How to Develop a TPP Evaluation
How to Develop a TPP Evaluation
Purposes for TPP Evaluations
TPP evaluations serve three basic purposes and the policy challenge is to select the system or approach that is best suited for a defined purpose.
Ensuring accountability, which involves monitoring program quality and providing reliable information to the general public and policy makers.
Providing information for consumers, which includes giving prospective teachers data that can help them make good choices from among the broad array of preparation programs, and giving future employers of TPP graduates information to help with hiring decisions.
Enabling self-improvement by teacher preparation programs, which entails providing institutions with information to help them understand the strengths and weaknesses of their existing programs and using this information
Guiding Questions for Developing a TPP Evaluation System
A rational approach to designing TPP evaluations is to consider their likely direct and indirect, and positive and negative, impacts on teacher education and the broader educational system. Asking and attempting to answer the following questions in the early stages of evaluation design can increase the likelihood that an evaluation system will be coherent, serve its intended purposes, and lead to valid inferences about TPP quality.
Question 1: What is the primary purpose of the TPP evaluation system?
The TPP evaluation design process should begin with a clear statement about intent: what does the system aim to accomplish? Clearly, evaluation systems will often serve more than one purpose. But designers should be able to articulate the primary purpose, and then perhaps one or two secondary purposes. Is the primary goal accountability? (If so, to whom or what authority is the TPP being held accountable?) Is the system intended primarily to provide consumers with information about the quality of individual TPPs?

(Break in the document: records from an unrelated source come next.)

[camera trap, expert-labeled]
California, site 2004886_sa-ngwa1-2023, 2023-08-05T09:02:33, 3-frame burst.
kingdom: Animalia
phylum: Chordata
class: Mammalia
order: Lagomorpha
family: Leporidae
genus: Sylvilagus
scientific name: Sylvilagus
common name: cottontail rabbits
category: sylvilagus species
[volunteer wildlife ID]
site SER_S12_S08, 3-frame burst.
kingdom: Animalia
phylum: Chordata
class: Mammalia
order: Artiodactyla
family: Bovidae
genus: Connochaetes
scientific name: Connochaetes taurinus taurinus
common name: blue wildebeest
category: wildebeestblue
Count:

Or is the primary purpose to provide the program itself with information for self-improvement?
Once the central purpose is determined, can a more specific statement be made about what the system is intended to accomplish? For instance, a federal evaluation for accountability may aim specifically to accomplish its main purpose through public reporting of a large variety of state and national data about the quality of teacher preparation. A national accreditation system, also generally aimed at accountability, may more specifically be intended to spur reform in teacher education by implementing rigorous standards that TPPs must meet to earn accreditation.
Being explicit about the purpose of the evaluation is important for at least two reasons. First, the purpose will guide many of the subsequent design decisions. Second, it will be important to communicate the purpose of the evaluation to end users in order to guard against the tendency to use the evaluation results for purposes for which they were not intended and which may not be appropriate.
Question 2: Which aspects of teacher preparation matter the most?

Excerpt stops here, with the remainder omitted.